Setelah hening sejenak, Mamizu membuka mulutnya lagi.
“Apakah kamu benar-benar akan melakukan sesuatu?”
Nada suaranya naik setengah oktaf. Dia berbicara seolah dia sedang mengujiku.
“Tentu saja. Aku berjanji”
“Ah,”
Dia laalu menatapku, matanya tiba-tiba terbuka lebar.
“Sesuatu yang baik baru saja terlintas dalam pikiranku.”

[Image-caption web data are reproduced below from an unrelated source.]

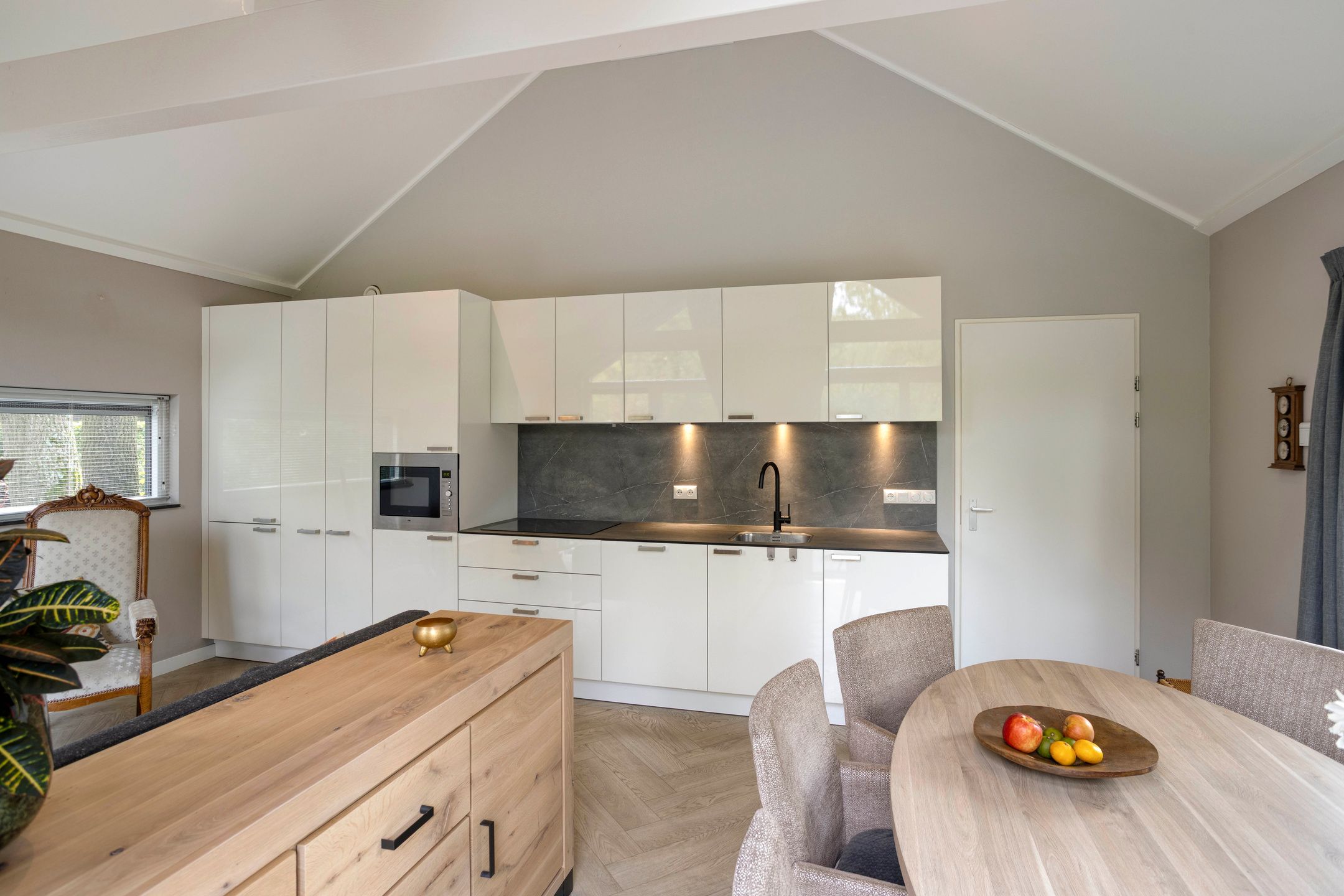 Photo 6 of Bloemendaal 7-C40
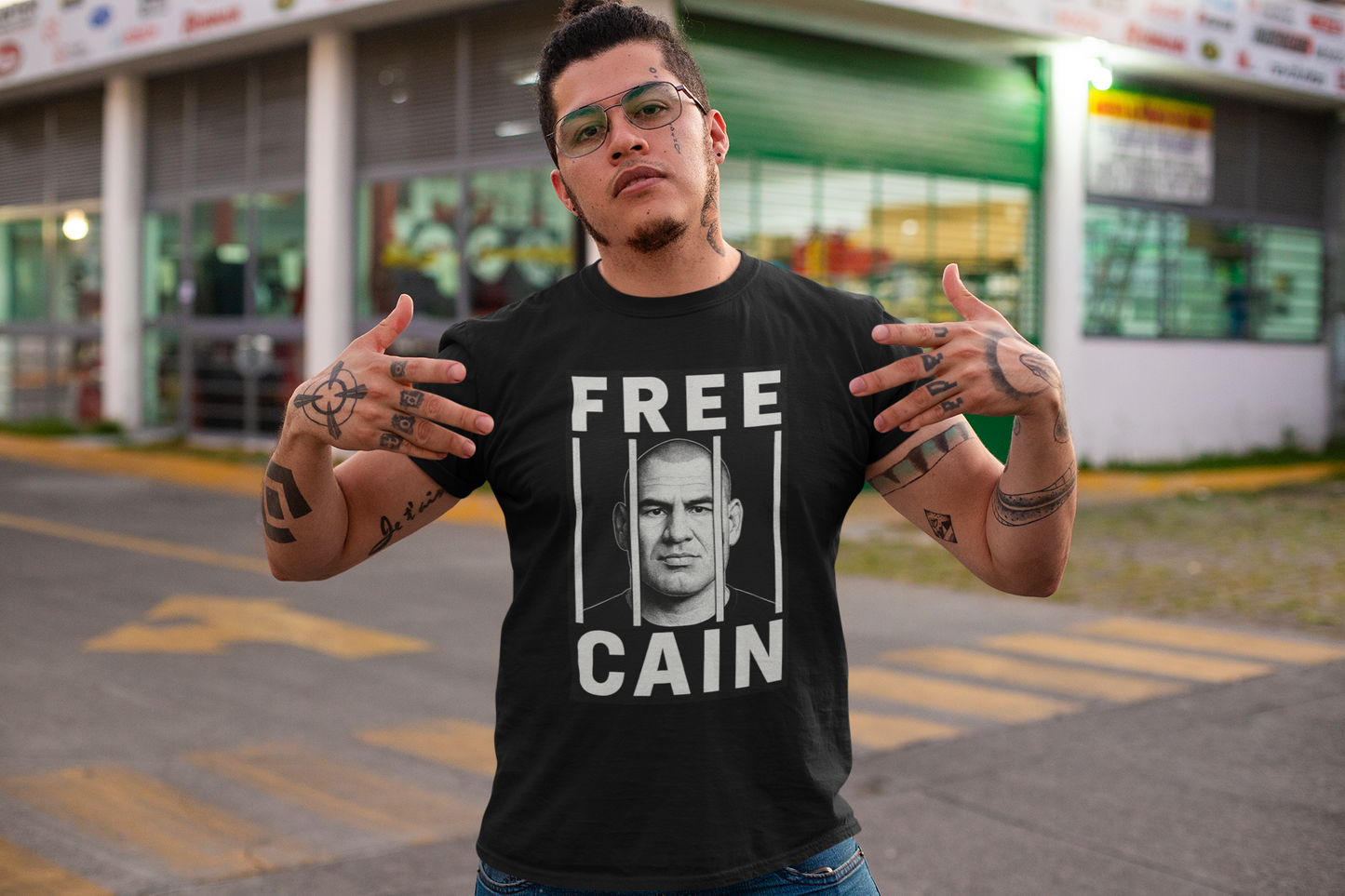 ROLL_RUMBLE_Fight_Co._FREE_CAIN_T-Shirt_Cain_Velasquez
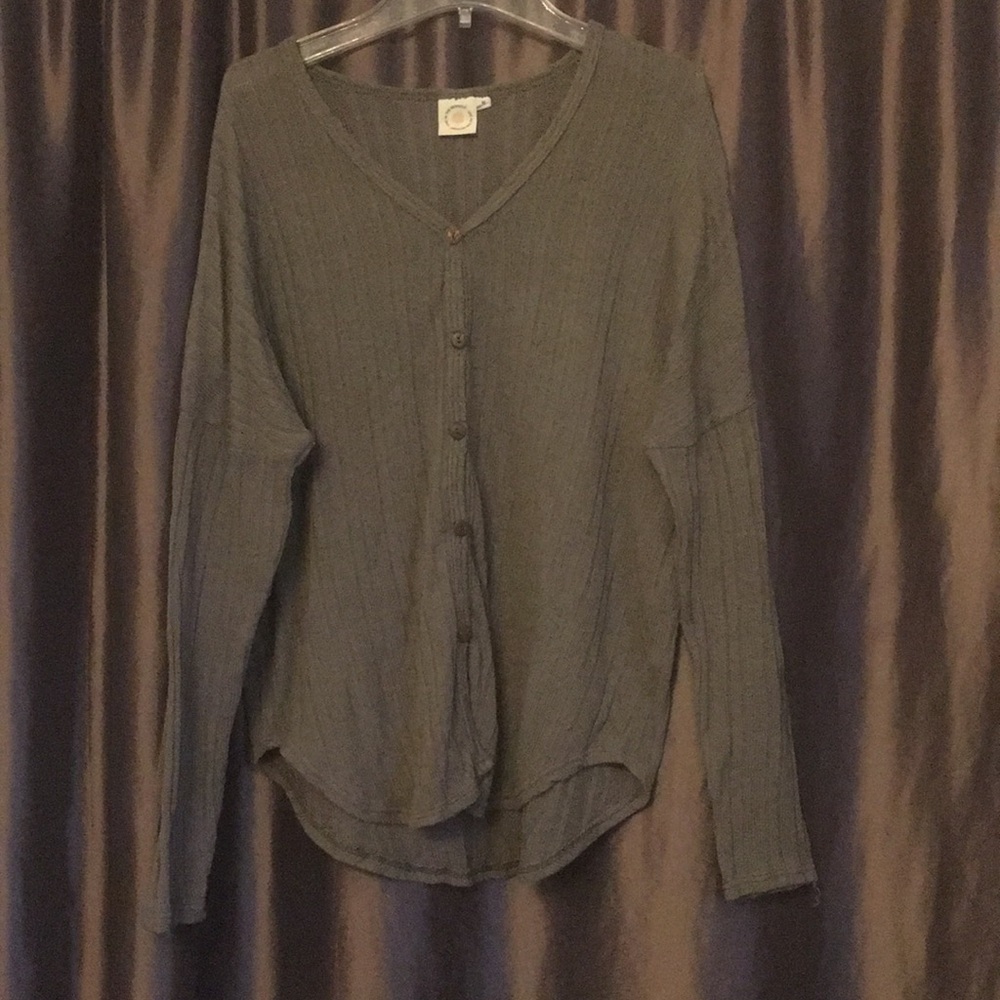 Moss green button up thin knitted long sleeve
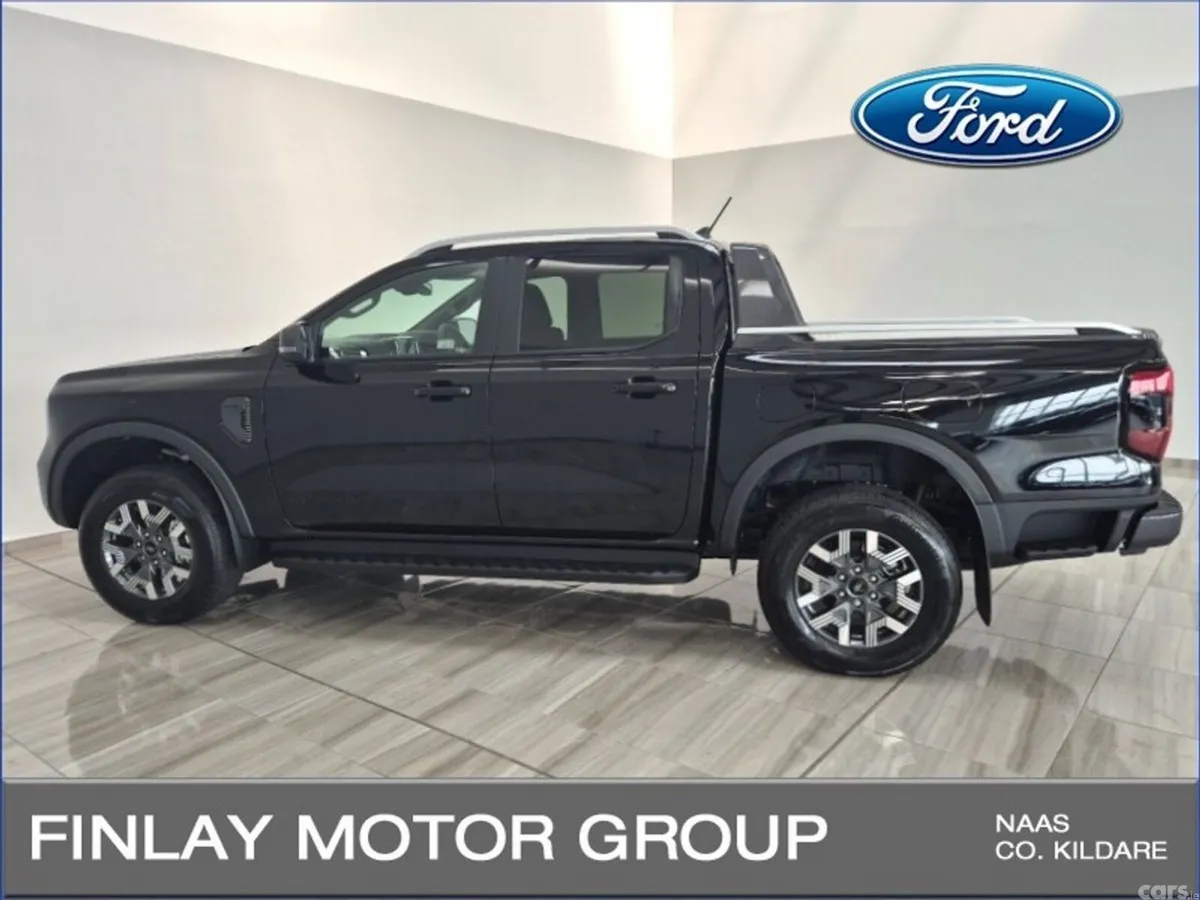 Ford Ranger MPV, Petrol Plug-in Hybrid, 2027, Black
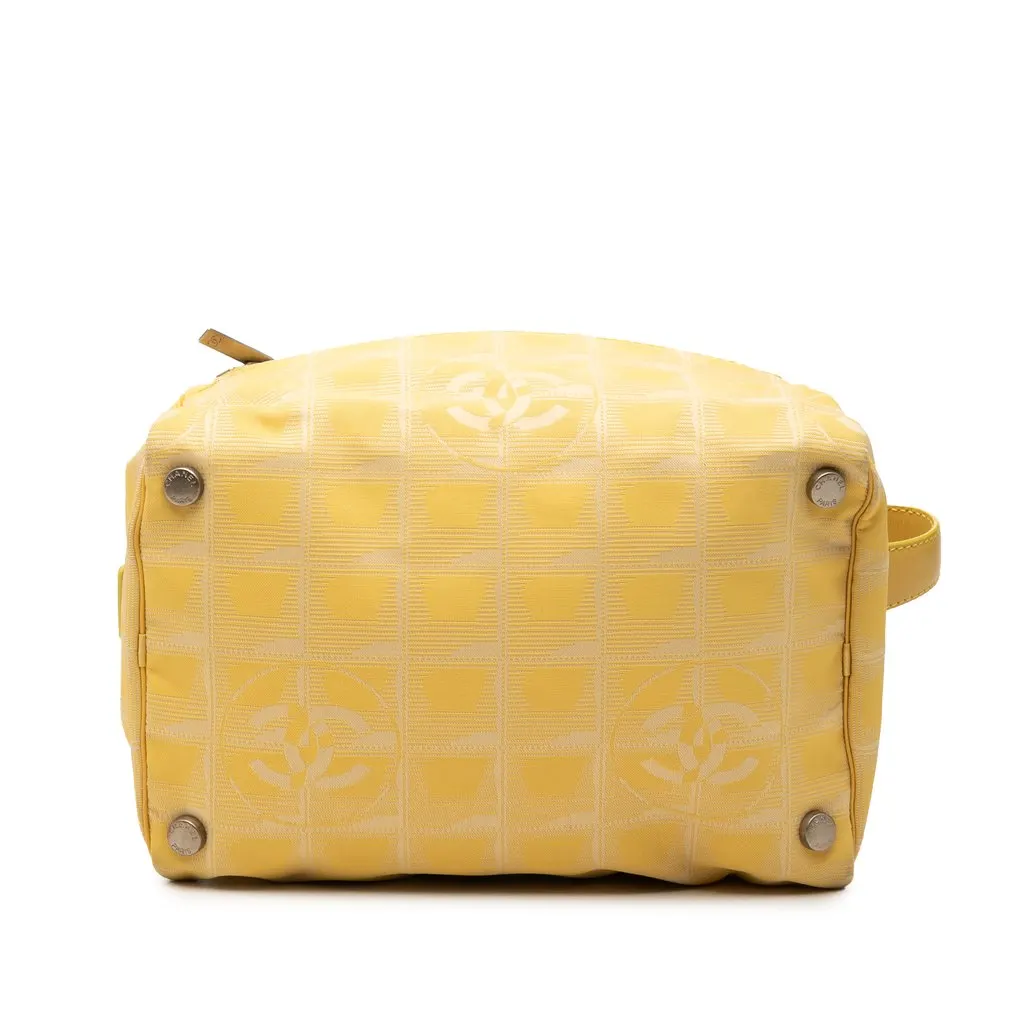 Chanel New Travel Line Nylon Vanity Bag Yellow Very good - Inside View
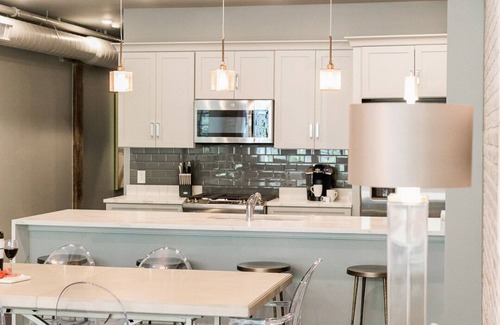 Central Business District Hotel | Elegant New Orleans Gem: Prime CBD Location Steps from French Quarter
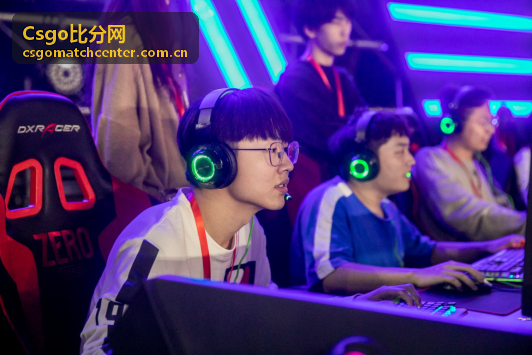 Csgo比分网电竞赛事实时数据背景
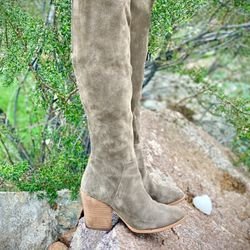 WOMENS BOOTS-SIZE 6-OLIVE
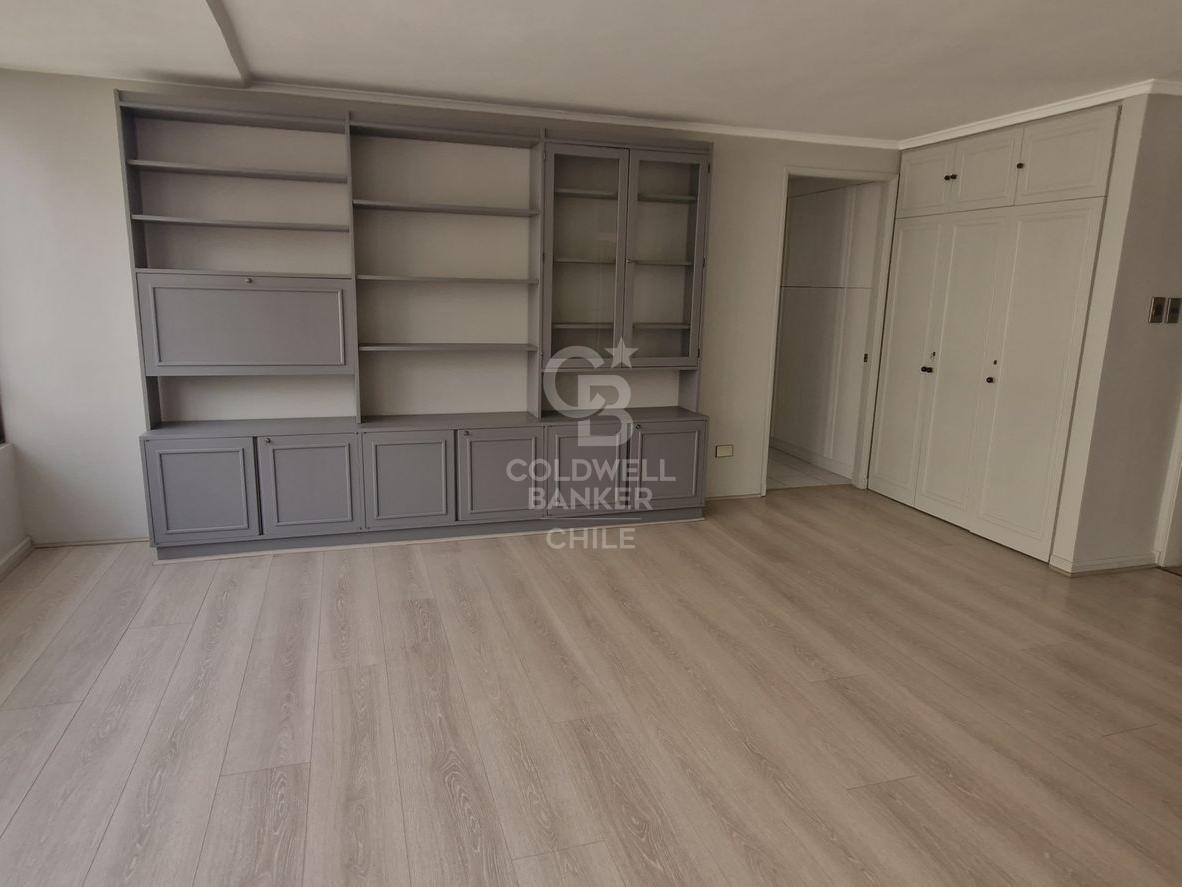 Las Condes, Chile, 3 Bedrooms Bedrooms, ,4 BathroomsBathrooms,Residential,For Sale,1956037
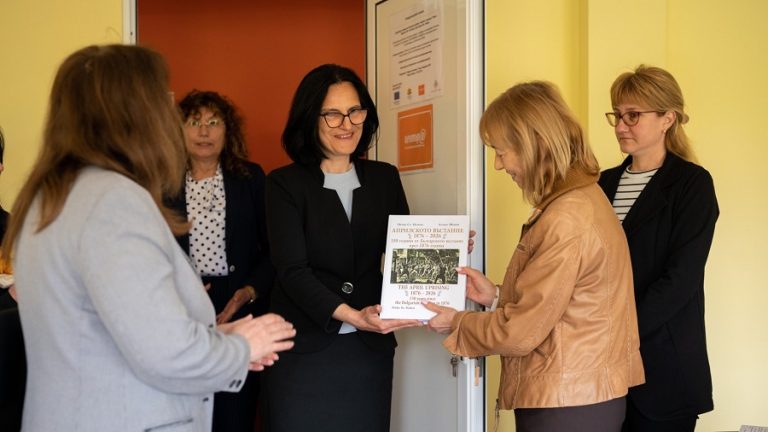 Откриха нов дигитален клуб в НЧ „Г. Парцалев 1901 г.“ в гр. Левски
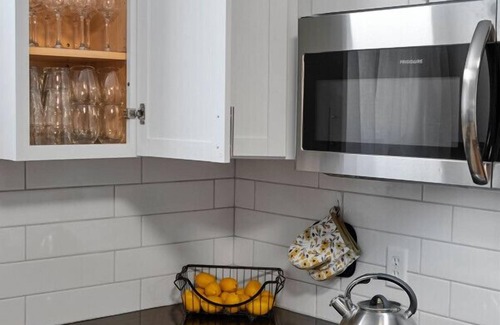 Bay View House | Large 7 Bedroom House in Bay View MKE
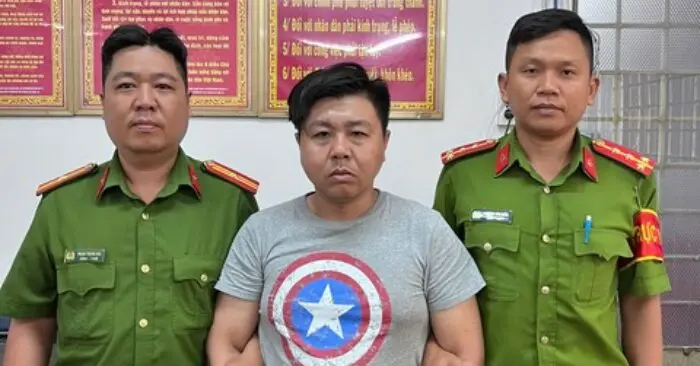 tài xế xe ôm đập phá vali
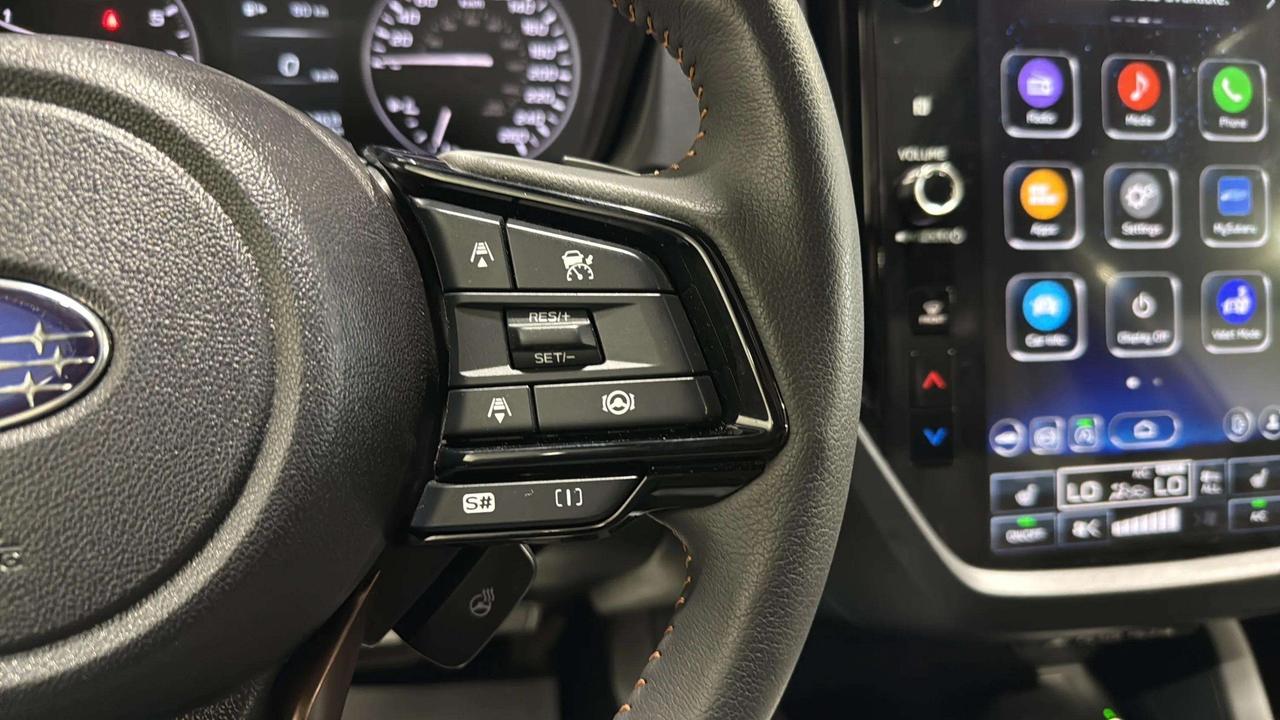2025 Subaru Forester SPORT |LEATHER| CLEANCARFAX| PANO| CARPLAY Photo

Aku bertanya-tanya apa yang ada di otaknya saat ekspresinya berubah drastis. Ekspresi sulitnya
telah berubah total, dan sekarang seperti langit mendung yang baru saja cerah.
“Katakan, apa kamu mendengarkan?”
Pada saat itu, aku merasakan firasat aneh. Jika aku mendengarkan dia berbicara lebih jauh, aku tidak akan bisa kembali lagi, bukan? Ku pikir.
… Meski begitu, seakan tertarik dengan tatapannya, aku memberinya respon sederhana.
“Apa yang harus ku lakukan?”
Dengan rangkaian kejadian ini, hubungan aneh antara aku dan Watarase Mamizu dimulai.